Bed Rest Ineffective for Back Pain

Research indicates that bed rest is not effective for treating either back pain or sciatica.  Bed rest is often prescribed/recommended for patients with acute low back pain, despite a fair amount of research indicating that it is not helpful.(1,2)  New research now indicates that bed rest is also not helpful for treating sciatica (pain that radiates down the leg).(3)  In fact, bed rest has been found not to be effective for the treatment of any condition.(4)

And since bed rest can result in cardiovascular deconditioning, loss of bone mass, and atrophy and weakening of the back and other stabilizing muscles of the spine, it may be harmful in the long run.(5)  Bed rest also results in the tendency towards an illness mentality, which makes recovering from the back injury more difficult.  Therefore, if you are unable to walk due to severe back pain, then by all means rest.  But if you can, go about some of your normal (light) activities, such as walking.  You may actually feel somewhat better from walking and other light activities.  But certainly avoid strenuous activities and activities that increase the pain, such as prolonged sitting and standing.  See a competent chiropractor or physician well versed in treating back pain as soon as possible after the pain starts.

************

[PARTS OF THE EXERCISE]
1. Duplicate everything in the article on bed rest and back pain from "Bed Rest Ineffective" down to "of any condition.(4)".
2. According to the article on bed rest and back pain, what effects can bed rest result in?
3. Resume the article on bed rest and back pain after its final sentence.

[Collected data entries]
************

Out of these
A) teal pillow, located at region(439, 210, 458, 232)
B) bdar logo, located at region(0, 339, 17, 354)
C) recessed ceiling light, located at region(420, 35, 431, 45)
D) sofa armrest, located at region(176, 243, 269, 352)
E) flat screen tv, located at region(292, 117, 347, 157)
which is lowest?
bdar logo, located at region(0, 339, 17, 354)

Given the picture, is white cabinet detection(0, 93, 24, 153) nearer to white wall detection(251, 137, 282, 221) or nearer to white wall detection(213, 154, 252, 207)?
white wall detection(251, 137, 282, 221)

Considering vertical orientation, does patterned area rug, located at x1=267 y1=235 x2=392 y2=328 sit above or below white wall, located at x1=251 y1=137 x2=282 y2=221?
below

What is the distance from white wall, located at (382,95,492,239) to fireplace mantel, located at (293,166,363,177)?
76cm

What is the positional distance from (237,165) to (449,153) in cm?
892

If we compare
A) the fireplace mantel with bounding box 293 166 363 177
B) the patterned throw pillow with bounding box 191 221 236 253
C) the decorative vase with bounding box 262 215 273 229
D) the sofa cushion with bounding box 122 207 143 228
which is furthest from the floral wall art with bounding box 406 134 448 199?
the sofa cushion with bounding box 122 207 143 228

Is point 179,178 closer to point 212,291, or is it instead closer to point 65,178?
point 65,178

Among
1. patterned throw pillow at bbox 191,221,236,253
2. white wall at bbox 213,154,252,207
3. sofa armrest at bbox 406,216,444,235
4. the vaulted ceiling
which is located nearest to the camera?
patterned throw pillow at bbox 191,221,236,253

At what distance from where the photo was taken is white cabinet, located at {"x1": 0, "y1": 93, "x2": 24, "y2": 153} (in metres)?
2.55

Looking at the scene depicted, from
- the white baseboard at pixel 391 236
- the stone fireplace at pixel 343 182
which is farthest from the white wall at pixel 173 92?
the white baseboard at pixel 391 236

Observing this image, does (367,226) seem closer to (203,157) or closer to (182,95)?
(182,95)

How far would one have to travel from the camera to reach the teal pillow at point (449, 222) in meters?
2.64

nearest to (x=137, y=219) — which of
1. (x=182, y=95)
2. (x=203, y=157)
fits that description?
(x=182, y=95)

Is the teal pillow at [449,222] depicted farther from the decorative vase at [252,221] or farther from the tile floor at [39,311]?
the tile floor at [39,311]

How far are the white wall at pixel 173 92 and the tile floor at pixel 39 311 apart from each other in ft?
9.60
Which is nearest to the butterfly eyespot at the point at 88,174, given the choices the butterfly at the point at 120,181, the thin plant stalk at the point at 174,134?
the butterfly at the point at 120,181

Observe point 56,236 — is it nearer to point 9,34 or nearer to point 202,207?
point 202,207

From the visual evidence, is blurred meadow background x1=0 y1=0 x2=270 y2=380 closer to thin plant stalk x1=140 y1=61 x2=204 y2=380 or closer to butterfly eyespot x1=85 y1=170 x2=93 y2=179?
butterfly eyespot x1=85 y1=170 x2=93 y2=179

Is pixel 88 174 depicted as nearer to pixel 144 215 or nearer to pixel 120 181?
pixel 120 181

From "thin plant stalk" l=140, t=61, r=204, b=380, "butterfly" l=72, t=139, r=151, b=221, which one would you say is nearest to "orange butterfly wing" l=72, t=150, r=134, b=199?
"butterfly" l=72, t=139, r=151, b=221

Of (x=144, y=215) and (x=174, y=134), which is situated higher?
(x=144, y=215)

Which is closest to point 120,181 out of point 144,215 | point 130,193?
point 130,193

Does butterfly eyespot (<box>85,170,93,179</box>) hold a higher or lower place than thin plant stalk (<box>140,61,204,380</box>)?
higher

************

[RESULTS OF THE TASKS]
1.
Bed Rest Ineffective for Back Pain

Research indicates that bed rest is not effective for treating either back pain or sciatica.  Bed rest is often prescribed/recommended for patients with acute low back pain, despite a fair amount of research indicating that it is not helpful.(1,2)  New research now indicates that bed rest is also not helpful for treating sciatica (pain that radiates down the leg).(3)  In fact, bed rest has been found not to be effective for the treatment of any condition.(4)

2.
- Cardiovascular deconditioning
- Loss of bone mass
- Atrophy and weakening of the back and other stabilizing muscles of the spine
- The tendency towards an illness mentality

3.
1. Malmivaara A, Hakkinen U, Aro T, et al. The treatment of acute low back pain--bed rest, exercise, or ordinary activity. N Engl J Med. 1995; 332: 351-5.
2. Waddell G, Feder G, Lewis M. Systematic reviews of bed rest and advice to stay active for acute low back pain. Br J Gen Pract. 1997; 47: 647-52.
3. Vrooman PCAJ, De Krom MCTFM, Wilmink JT, Kester ADM, Knottnerus JA. Lack of effectiveness of bed rest for sciatica. N Engl J Med. 1999; 340: 418-23.
4. Allen C, Glasziou P, Del Mar C. Bed rest: a potentially harmful treatment needing more careful
evaluation. Lancet. 1999; 354:1229-33. 
5. Harper CM, Lyles YM. Physiology and complications of bed rest. J Am Geriatr Soc. 1988; 36: 1047-1054.